WHERE WOULD “NATO AT 20” LEAVE UKRAINE?

Publication: Monitor Volume: 7 Issue: 53

Recent suggestions from major European chancelleries to include Russia in NATO’s decisionmaking process were individual initiatives, poorly coordinated with one another, and required a collective allied effort to water them down in the advent of upcoming summits. The proposals share a common set of omissions. One of these concerns those countries aspiring to NATO membership and/or already enjoying close links with the alliance. As U.S. Defense Secretary Donald Rumsfeld has remarked, NATO cannot elevate noncandidate Russia to a status above that of candidate countries and proven partners.

A closely related omission concerns Ukraine’s relationship with the existing NATO, the enlarged post-Prague NATO and the proposed “NATO at 20” (in which Russia would have a seat, a voice and–in the vision of some of its proponents–a vote not called veto). None of these terms and concepts have yet been clarified. However defined in the next few weeks and months, and whatever its role in relation to the NATO military alliance, “NATO at 20” would in itself mark a sharp departure from the alliance’s established policy of developing relations with Russia and Ukraine on parallel tracks, without elevating one above the other.

That policy had found expression in the parallel signing of the NATO-Russia Founding Act and the NATO-Ukraine Distinctive Partnership Charter in 1997. Moscow, resentful all along of NATO as such and of American preeminence in it, has declined to take advantage of the opportunities for cooperation laid out in the alliance’s Founding Act. Ukraine, by contrast, has developed active relations with NATO across the spectrum of military, security and international political issues. Although lagging in some respects–notably military reform–the balance sheet of NATO-Ukraine relations is clearly positive and promising, as NATO’s Secretary-General Lord George Robertson pointed out at the recent Aspen-Berlin conference, which was devoted to the Distinctive Partnership Charter’s upcoming fifth anniversary (NATO press release, March 4).

*MATERIAL*.
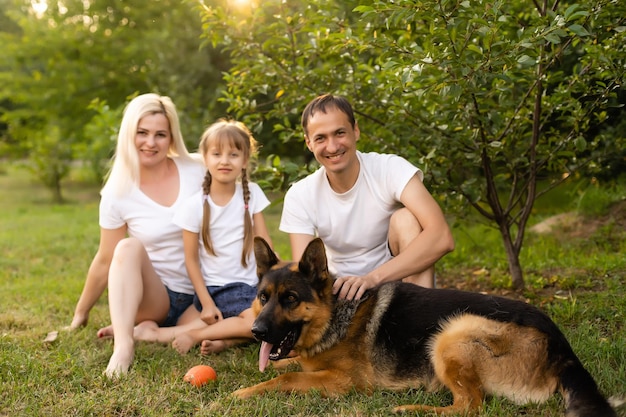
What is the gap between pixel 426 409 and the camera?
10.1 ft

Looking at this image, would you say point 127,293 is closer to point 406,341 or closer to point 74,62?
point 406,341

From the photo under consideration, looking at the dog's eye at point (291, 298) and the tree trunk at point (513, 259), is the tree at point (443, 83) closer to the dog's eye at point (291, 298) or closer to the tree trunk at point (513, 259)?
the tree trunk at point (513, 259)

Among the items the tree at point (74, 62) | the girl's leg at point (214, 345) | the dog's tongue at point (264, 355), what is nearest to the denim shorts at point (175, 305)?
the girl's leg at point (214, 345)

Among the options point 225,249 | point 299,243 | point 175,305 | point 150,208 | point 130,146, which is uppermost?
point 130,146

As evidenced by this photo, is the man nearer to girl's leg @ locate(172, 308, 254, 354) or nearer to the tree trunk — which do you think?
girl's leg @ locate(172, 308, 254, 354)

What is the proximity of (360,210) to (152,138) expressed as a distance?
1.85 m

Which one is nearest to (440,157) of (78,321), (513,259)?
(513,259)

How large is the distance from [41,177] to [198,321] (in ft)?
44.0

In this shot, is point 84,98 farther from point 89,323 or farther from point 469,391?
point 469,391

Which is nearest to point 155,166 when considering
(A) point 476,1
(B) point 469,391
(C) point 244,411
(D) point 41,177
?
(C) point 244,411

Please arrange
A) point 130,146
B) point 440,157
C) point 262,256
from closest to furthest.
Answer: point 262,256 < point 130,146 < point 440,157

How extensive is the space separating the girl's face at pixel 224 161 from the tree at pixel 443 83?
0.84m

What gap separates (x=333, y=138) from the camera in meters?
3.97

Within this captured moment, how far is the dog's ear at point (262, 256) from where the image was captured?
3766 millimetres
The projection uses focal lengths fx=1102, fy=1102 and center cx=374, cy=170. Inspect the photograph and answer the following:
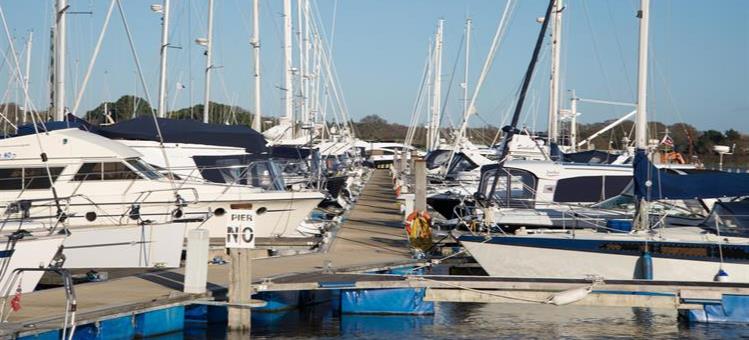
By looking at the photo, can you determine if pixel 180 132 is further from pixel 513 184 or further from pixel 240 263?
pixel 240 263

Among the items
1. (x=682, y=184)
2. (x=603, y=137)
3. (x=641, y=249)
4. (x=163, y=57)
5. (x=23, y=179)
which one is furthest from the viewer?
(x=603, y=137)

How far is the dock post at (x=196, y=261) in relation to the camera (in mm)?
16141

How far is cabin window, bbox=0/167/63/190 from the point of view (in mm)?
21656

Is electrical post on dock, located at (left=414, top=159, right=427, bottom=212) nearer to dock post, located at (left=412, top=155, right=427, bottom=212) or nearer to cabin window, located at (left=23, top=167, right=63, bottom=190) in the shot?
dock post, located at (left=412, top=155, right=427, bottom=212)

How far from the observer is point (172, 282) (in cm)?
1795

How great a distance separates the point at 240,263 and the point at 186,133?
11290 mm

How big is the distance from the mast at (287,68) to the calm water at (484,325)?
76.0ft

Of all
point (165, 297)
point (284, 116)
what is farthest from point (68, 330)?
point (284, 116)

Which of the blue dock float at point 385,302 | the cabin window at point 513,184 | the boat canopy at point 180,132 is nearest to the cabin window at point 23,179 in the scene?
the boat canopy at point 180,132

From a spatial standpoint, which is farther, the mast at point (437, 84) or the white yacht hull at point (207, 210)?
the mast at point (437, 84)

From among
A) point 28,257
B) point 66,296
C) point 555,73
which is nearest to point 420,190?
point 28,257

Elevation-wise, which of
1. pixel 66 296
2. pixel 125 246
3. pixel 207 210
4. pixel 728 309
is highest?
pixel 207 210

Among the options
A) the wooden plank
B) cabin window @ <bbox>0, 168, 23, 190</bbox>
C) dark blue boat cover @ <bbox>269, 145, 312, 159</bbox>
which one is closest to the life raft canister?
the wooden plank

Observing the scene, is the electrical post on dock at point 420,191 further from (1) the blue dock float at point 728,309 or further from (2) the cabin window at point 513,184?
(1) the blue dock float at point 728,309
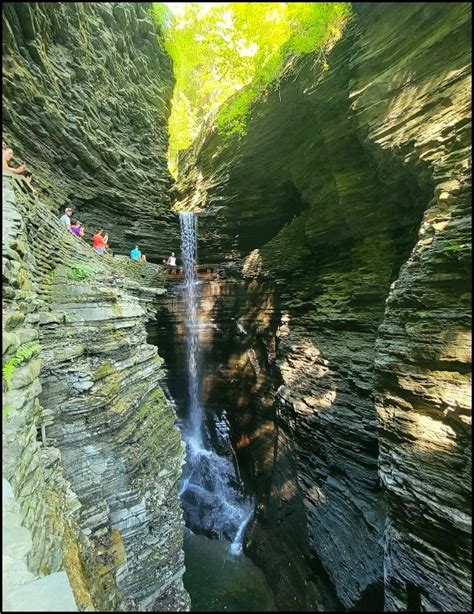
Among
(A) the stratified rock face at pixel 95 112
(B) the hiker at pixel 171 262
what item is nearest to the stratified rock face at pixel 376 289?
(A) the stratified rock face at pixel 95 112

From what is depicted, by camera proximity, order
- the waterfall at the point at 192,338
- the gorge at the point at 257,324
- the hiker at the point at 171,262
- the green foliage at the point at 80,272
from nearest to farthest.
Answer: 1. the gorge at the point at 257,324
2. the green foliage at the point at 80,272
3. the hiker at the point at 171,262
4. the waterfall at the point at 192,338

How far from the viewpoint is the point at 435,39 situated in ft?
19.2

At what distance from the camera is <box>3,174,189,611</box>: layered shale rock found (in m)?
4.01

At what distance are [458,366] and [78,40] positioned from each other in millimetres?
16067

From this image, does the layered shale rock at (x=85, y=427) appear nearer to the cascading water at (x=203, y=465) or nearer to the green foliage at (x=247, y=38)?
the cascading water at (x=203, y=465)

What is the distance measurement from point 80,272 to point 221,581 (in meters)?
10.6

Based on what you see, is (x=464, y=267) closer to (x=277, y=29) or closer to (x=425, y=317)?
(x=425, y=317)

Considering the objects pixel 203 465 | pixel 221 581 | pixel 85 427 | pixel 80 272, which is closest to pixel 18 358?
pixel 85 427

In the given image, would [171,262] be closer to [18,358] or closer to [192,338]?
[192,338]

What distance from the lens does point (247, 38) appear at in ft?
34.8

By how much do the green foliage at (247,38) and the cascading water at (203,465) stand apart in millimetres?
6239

*INSTRUCTION*.
Transcribe the stretch of the article on Ukraine and NATO from "That policy had" through "release, March 4).". The records that accompany this page were drawn from a separate source.

*SOLUTION TO THE PROBLEM*.
That policy had found expression in the parallel signing of the NATO-Russia Founding Act and the NATO-Ukraine Distinctive Partnership Charter in 1997. Moscow, resentful all along of NATO as such and of American preeminence in it, has declined to take advantage of the opportunities for cooperation laid out in the alliance’s Founding Act. Ukraine, by contrast, has developed active relations with NATO across the spectrum of military, security and international political issues. Although lagging in some respects–notably military reform–the balance sheet of NATO-Ukraine relations is clearly positive and promising, as NATO’s Secretary-General Lord George Robertson pointed out at the recent Aspen-Berlin conference, which was devoted to the Distinctive Partnership Charter’s upcoming fifth anniversary (NATO press release, March 4).